Peor aún: mientras las ayudas y los planes de desarrollo se ven obstaculizados por incomprensibles decisiones políticas, sesgadas visiones ideológicas o barreras aduaneras infranqueables, las armas, en cambio, no. Son así las guerras las que se nutren y no las personas. En algunos casos la misma hambre se utiliza como arma de guerra. Y las víctimas se multiplican, porque el número de la gente que muere de hambre y agotamiento se añade al de los combatientes que mueren en el campo de batalla y al de tantos civiles caídos en la contienda y en los atentados.

De ello somos conscientes, cierto, pero dejamos que nuestra conciencia se anestesie hasta volverse insensible. Las poblaciones más débiles no sólo sufren los conflictos bélicos sino que, a su vez, ven frenados todo tipo de ayuda. Urge, pues, desburocratizar cuanto impida que los planes de ayuda humanitaria cumplan sus objetivos.



«Tuve hambre y me diste de comer; tuve sed, y me diste de beber» (Mt 25,5). En estas palabras se halla una de las máximas del cristianismo. Una expresión, sin duda, que, más allá de los credos y de las convicciones, podría brindarse como regla de oro para nuestros pueblos. Un pueblo se juega su futuro en la capacidad que tenga para asumir el hambre y la sed de sus hermanos. Y quien dice un pueblo dice la humanidad toda entera. En este arrojo para socorrer al hambriento y al sediento podemos medir pulso y vibraciones, espíritu generoso, talante liberal y músculo limosnero de una sociedad llamada a crecerse ante lo adverso.
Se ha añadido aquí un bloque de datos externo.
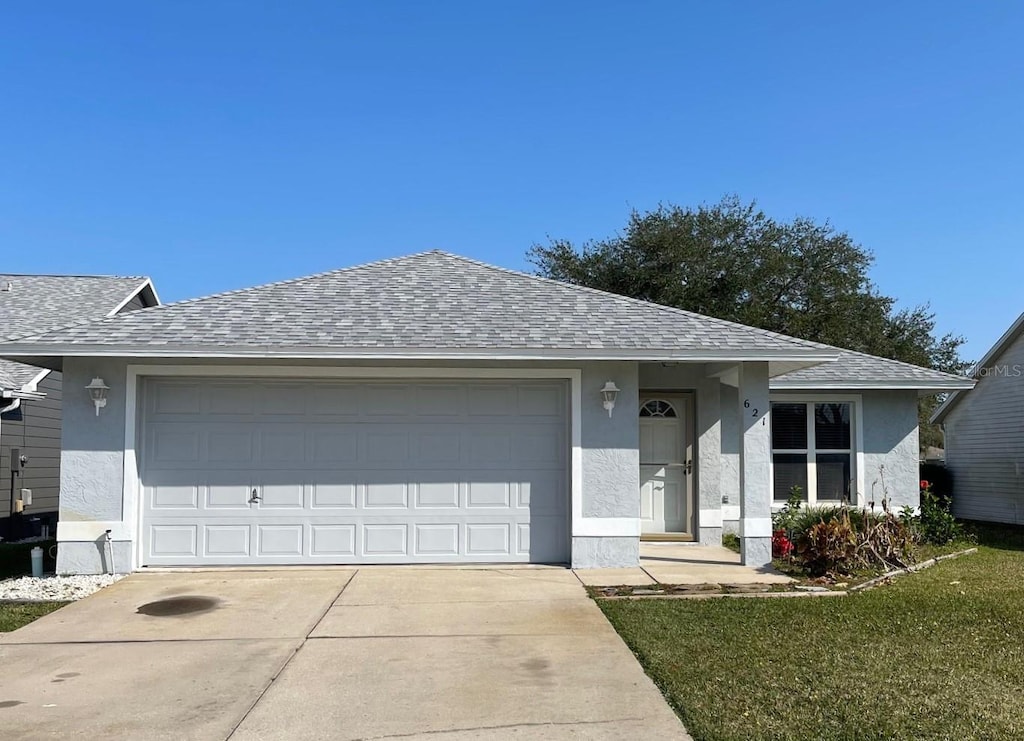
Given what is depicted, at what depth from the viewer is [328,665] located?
6699mm

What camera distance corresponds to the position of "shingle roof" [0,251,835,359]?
10336mm

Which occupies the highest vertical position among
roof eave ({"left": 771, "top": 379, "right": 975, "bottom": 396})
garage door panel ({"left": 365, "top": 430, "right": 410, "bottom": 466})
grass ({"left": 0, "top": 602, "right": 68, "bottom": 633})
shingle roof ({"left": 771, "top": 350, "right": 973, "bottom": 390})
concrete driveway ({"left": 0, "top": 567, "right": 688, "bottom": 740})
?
shingle roof ({"left": 771, "top": 350, "right": 973, "bottom": 390})

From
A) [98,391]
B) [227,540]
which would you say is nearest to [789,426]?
[227,540]

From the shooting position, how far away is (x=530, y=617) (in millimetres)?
8258

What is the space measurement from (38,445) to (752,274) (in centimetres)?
2283

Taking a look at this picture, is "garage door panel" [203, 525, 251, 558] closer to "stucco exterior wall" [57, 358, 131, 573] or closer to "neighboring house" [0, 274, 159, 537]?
"stucco exterior wall" [57, 358, 131, 573]

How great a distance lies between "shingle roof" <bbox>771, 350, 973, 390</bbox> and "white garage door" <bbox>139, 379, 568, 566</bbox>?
5243mm

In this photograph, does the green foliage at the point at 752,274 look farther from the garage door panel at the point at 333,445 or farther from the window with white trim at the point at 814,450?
the garage door panel at the point at 333,445

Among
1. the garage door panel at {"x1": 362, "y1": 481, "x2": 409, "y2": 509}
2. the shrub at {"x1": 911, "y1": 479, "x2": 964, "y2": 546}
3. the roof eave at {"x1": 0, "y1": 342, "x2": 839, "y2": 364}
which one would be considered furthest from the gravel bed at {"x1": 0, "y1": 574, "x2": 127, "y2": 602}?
the shrub at {"x1": 911, "y1": 479, "x2": 964, "y2": 546}

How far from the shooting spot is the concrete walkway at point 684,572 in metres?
9.98

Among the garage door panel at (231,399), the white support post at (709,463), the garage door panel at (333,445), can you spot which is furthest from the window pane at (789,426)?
the garage door panel at (231,399)

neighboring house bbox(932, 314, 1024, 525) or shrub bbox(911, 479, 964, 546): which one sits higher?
neighboring house bbox(932, 314, 1024, 525)

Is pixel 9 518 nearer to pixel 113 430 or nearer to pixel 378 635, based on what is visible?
pixel 113 430

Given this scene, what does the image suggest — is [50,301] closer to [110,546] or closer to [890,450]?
[110,546]
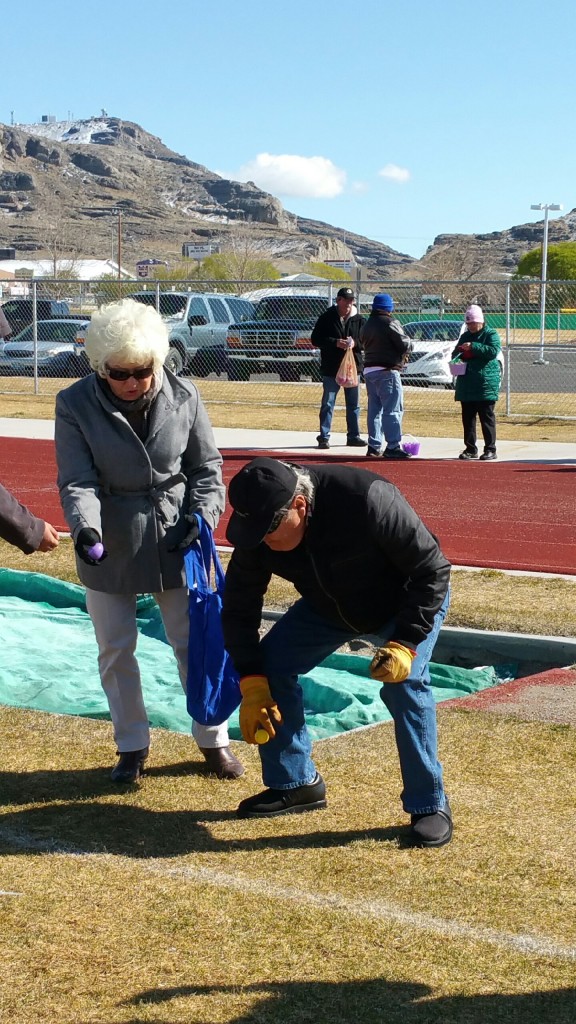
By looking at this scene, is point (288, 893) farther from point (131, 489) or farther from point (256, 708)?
point (131, 489)

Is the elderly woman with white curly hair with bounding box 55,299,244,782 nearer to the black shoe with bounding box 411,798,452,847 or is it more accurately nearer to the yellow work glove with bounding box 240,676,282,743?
the yellow work glove with bounding box 240,676,282,743

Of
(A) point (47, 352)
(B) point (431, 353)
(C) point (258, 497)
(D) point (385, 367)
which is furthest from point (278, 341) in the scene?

La Sagrada Escritura es pródiga en casuísticas de hambre y de hambrientos. ¿Quién no recuerda el domingo de las tentaciones? Allí se lee que Jesús, «después de hacer un ayuno de cuarenta días y cuarenta noches, al fin sintió hambre» (Mateo 4,2). Y en el episodio de la multiplicación de los panes y los peces, insiste con tiernas palabras el Jesús misericordioso: «Dadles vosotros de comer» (Mt 14,16).

Es el reto que aguarda: ser nosotros mismos los brazos paternales y dadivosos del Dios que socorre al hambriento. Difícil asignatura esta del hambre, donde, visto lo visto, al hombre le queda todo por aprender. De ahí la frase maestra de san Agustín: «No mires atrás al que no hace, sino a lo que Dios te manda hacer por ti» (Serm. 9,19).